■ Task to carry out ■
Can you reproduce the part of the skincare text from "If your skin" to "and sometimes complementary." word for word?

---------- Provided text

If your skin barrier is already struggling, a PN serum might fit well alongside other repair-focused ingredients. The ceramides guide covers complementary barrier work, and for an overview of the damaged skin barrier picture, that’s worth a read too.


How Polynucleotides Fit Into a Routine

This is where things stay simple. PNs don’t compete with most existing actives — they’re generally compatible and sometimes complementary.

Pairing with Retinoids

One of the most common clinic pairings: PDRN injections alongside a retinoid routine. The regenerative and anti-inflammatory effects of PDRN can offset some of the irritation that comes with retinol or tretinoin use. Topically, the same logic applies — a PN serum used alongside a retinoid (applied on the same or alternating nights) could theoretically support the skin through the adjustment period. This is sensible in principle, though not extensively studied.

For a deeper look at the retinoid landscape, the retinol vs retinaldehyde vs tretinoin breakdown is useful context.

--------------------
---------- Recorded information

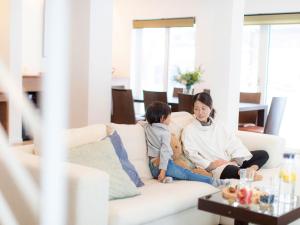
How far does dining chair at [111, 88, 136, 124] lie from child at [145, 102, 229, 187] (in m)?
2.02

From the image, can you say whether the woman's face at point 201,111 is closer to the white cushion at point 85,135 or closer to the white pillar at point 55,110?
the white cushion at point 85,135

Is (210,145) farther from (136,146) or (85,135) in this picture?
(85,135)

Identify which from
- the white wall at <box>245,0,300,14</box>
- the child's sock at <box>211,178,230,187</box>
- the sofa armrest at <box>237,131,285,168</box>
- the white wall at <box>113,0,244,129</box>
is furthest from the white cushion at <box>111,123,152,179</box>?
the white wall at <box>245,0,300,14</box>

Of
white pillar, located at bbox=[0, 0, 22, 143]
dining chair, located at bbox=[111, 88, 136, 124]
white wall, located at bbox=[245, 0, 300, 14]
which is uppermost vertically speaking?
white wall, located at bbox=[245, 0, 300, 14]

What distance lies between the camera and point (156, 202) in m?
2.68

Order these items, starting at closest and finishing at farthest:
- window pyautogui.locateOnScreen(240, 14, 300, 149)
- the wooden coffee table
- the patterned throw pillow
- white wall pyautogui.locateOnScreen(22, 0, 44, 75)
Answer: the wooden coffee table
the patterned throw pillow
window pyautogui.locateOnScreen(240, 14, 300, 149)
white wall pyautogui.locateOnScreen(22, 0, 44, 75)

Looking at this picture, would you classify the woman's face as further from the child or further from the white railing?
the white railing

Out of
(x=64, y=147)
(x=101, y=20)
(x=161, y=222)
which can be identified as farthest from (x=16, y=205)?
(x=101, y=20)

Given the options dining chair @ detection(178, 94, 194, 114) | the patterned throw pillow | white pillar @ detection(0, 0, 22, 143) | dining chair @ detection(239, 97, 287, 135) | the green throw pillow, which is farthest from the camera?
white pillar @ detection(0, 0, 22, 143)

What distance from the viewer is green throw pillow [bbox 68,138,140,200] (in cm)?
269

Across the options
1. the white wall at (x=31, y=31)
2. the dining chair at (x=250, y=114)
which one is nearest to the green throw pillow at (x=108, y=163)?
the dining chair at (x=250, y=114)

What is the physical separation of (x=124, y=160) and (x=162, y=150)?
35 centimetres

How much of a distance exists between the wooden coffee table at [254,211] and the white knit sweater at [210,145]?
87 centimetres

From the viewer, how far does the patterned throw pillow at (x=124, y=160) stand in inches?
118
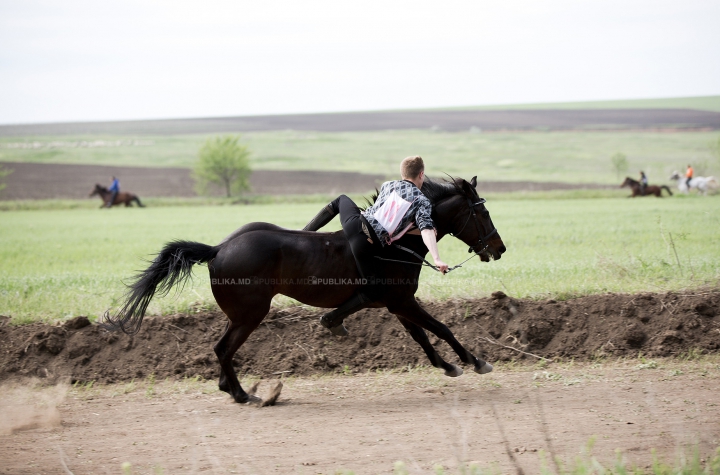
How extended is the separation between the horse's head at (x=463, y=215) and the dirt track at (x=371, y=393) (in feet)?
5.06

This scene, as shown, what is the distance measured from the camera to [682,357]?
26.6 feet

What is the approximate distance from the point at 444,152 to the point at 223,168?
140 ft

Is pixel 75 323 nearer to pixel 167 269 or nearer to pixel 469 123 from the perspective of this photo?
pixel 167 269

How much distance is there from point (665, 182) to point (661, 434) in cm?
5699

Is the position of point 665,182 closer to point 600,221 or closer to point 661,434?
point 600,221

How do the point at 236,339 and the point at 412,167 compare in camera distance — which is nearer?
the point at 236,339

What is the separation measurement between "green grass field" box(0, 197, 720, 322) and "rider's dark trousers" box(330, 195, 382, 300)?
246cm

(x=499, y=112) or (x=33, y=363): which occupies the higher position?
(x=499, y=112)

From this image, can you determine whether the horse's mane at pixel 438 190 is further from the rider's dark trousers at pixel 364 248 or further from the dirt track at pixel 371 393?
the dirt track at pixel 371 393

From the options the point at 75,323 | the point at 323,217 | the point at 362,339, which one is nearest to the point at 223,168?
the point at 75,323

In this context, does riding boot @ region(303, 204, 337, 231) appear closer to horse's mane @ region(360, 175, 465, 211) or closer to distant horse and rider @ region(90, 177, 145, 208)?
horse's mane @ region(360, 175, 465, 211)

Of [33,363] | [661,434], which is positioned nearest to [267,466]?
[661,434]

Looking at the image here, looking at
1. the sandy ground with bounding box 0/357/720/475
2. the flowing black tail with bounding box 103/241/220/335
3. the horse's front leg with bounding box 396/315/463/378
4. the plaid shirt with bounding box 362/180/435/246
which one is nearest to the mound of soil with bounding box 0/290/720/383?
the sandy ground with bounding box 0/357/720/475

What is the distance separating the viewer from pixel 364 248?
713cm
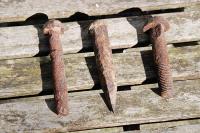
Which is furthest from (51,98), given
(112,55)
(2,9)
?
(2,9)

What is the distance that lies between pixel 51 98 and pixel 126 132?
0.65m

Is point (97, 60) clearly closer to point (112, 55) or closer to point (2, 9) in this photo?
point (112, 55)

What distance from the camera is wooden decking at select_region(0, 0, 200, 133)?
9.70ft

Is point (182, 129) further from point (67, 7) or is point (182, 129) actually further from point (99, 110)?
point (67, 7)

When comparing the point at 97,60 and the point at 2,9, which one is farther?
the point at 2,9

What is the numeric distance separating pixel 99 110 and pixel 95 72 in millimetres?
327

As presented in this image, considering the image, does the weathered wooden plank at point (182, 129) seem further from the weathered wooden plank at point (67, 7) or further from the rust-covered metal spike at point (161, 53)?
the weathered wooden plank at point (67, 7)

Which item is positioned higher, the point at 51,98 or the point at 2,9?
the point at 2,9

--------------------

■ Task solution ■
If your skin barrier is already struggling, a PN serum might fit well alongside other repair-focused ingredients. The ceramides guide covers complementary barrier work, and for an overview of the damaged skin barrier picture, that’s worth a read too.


How Polynucleotides Fit Into a Routine

This is where things stay simple. PNs don’t compete with most existing actives — they’re generally compatible and sometimes complementary.